**EXERCISE OBJECTIVE**
The data below should be restated word for word, pictures omitted.

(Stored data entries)

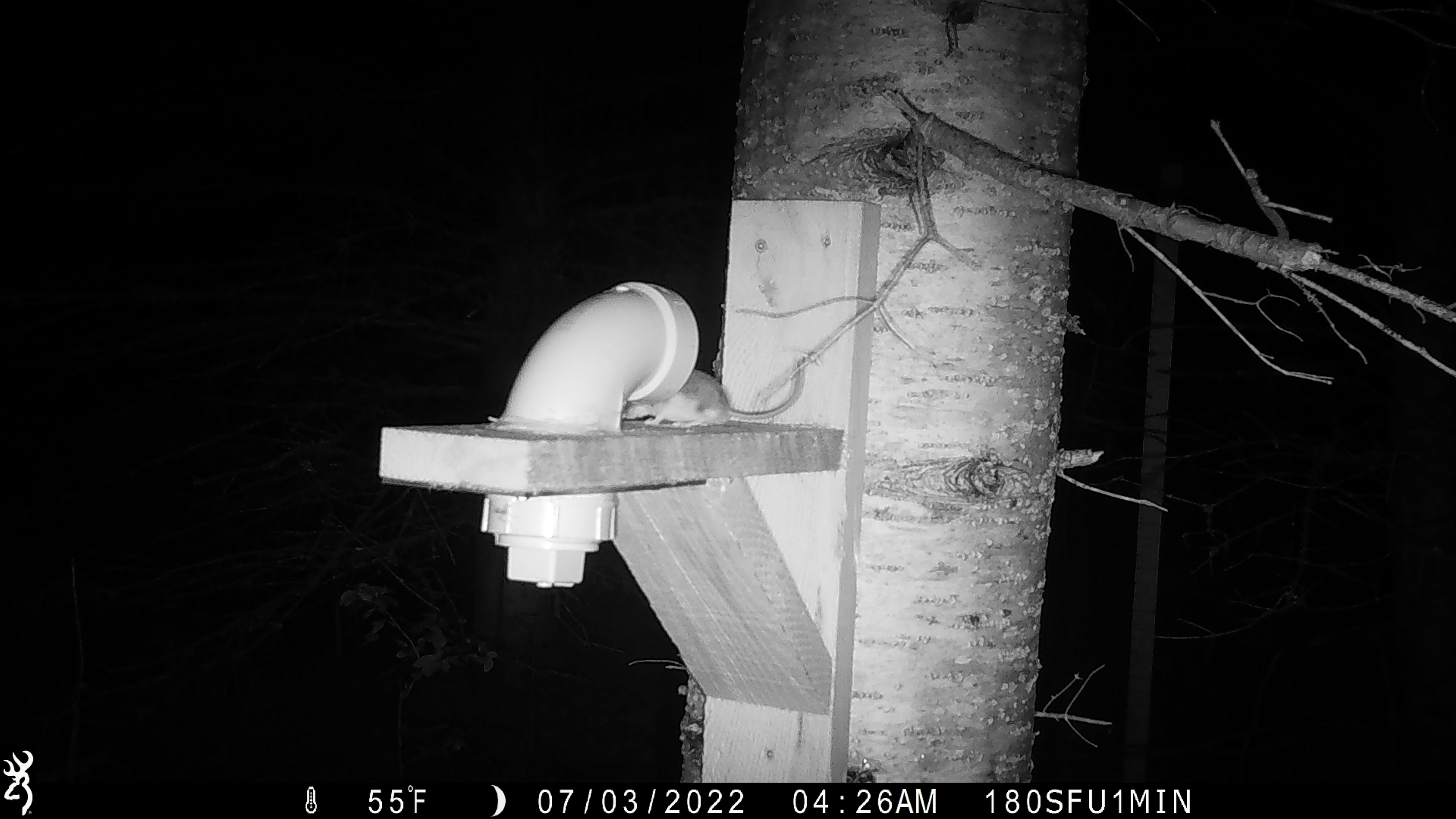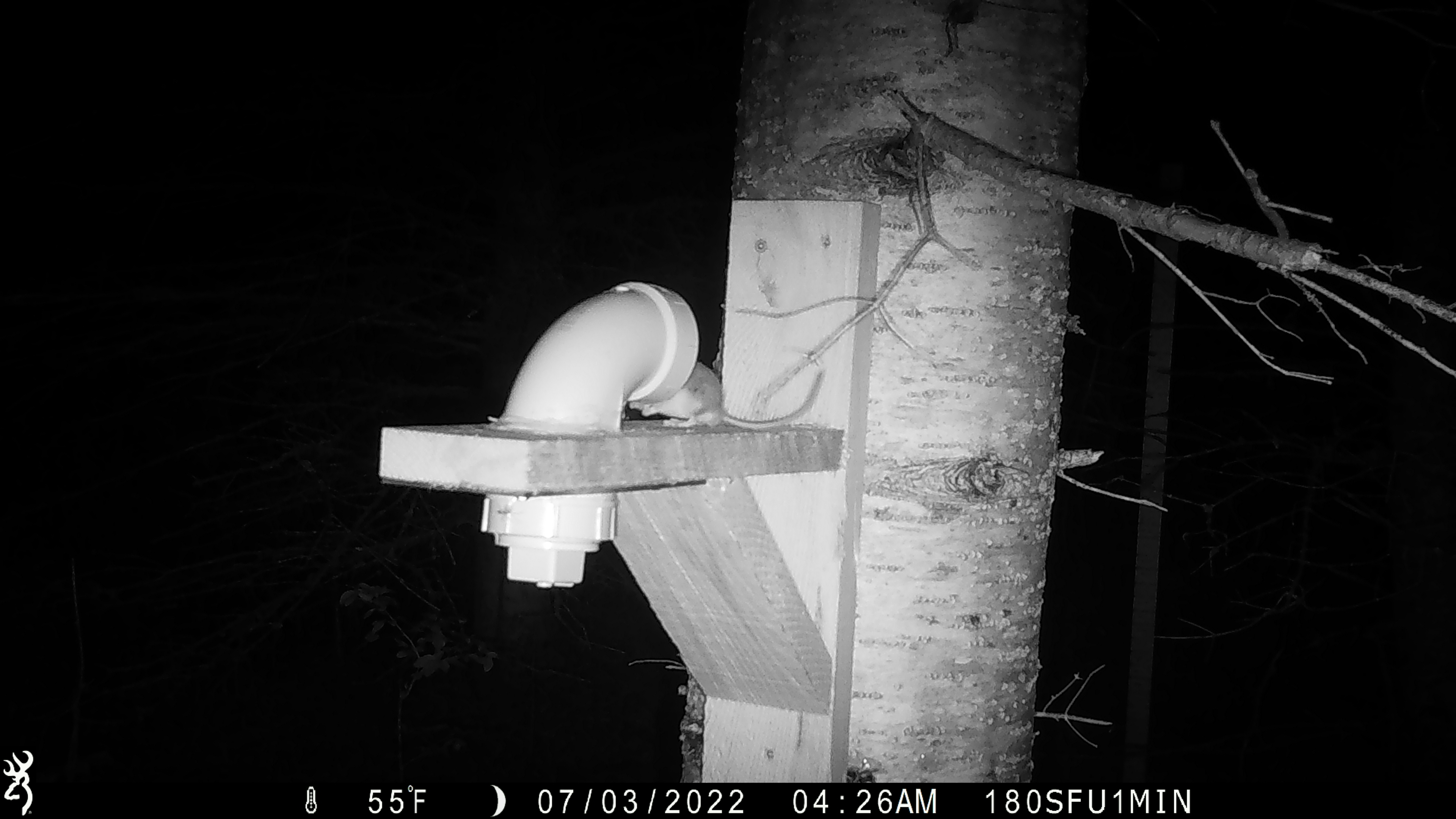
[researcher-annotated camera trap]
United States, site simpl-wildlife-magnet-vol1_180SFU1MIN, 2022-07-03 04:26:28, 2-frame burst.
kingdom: Animalia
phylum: Chordata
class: Mammalia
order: Rodentia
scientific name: Rodentia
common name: mouse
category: mouse sp.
Mouse sp. (mouse) (Rodentia).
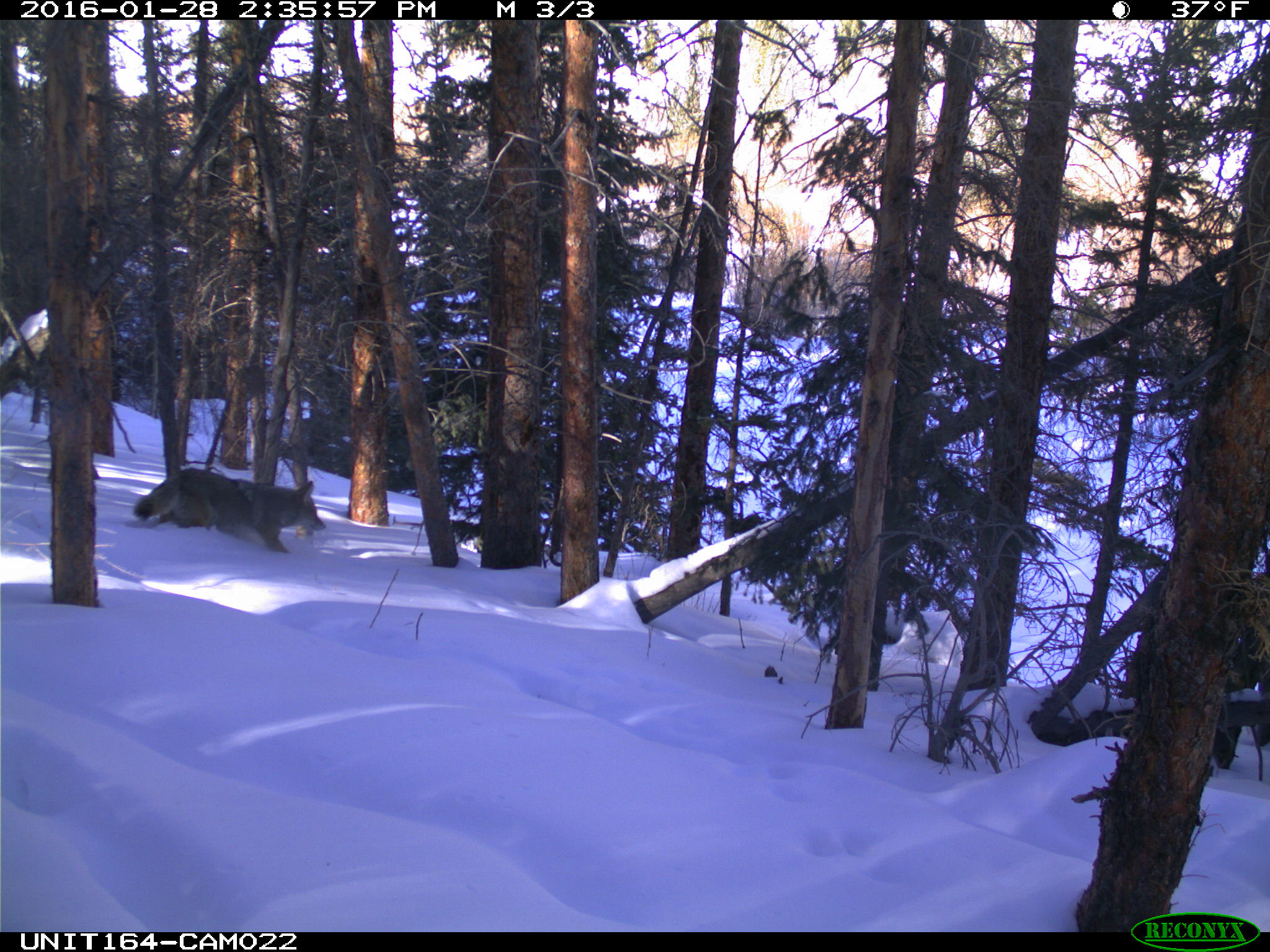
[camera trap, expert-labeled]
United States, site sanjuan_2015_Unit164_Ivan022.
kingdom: Animalia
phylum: Chordata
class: Mammalia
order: Carnivora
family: Canidae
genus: Canis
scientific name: Canis latrans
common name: coyote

**RESPONSE BOX**
[researcher-annotated camera trap]
United States, site simpl-wildlife-magnet-vol1_180SFU1MIN, 2022-07-03 04:26:28, 2-frame burst.
kingdom: Animalia
phylum: Chordata
class: Mammalia
order: Rodentia
scientific name: Rodentia
common name: mouse
category: mouse sp.
Mouse sp. (mouse) (Rodentia).
[camera trap, expert-labeled]
United States, site sanjuan_2015_Unit164_Ivan022.
kingdom: Animalia
phylum: Chordata
class: Mammalia
order: Carnivora
family: Canidae
genus: Canis
scientific name: Canis latrans
common name: coyote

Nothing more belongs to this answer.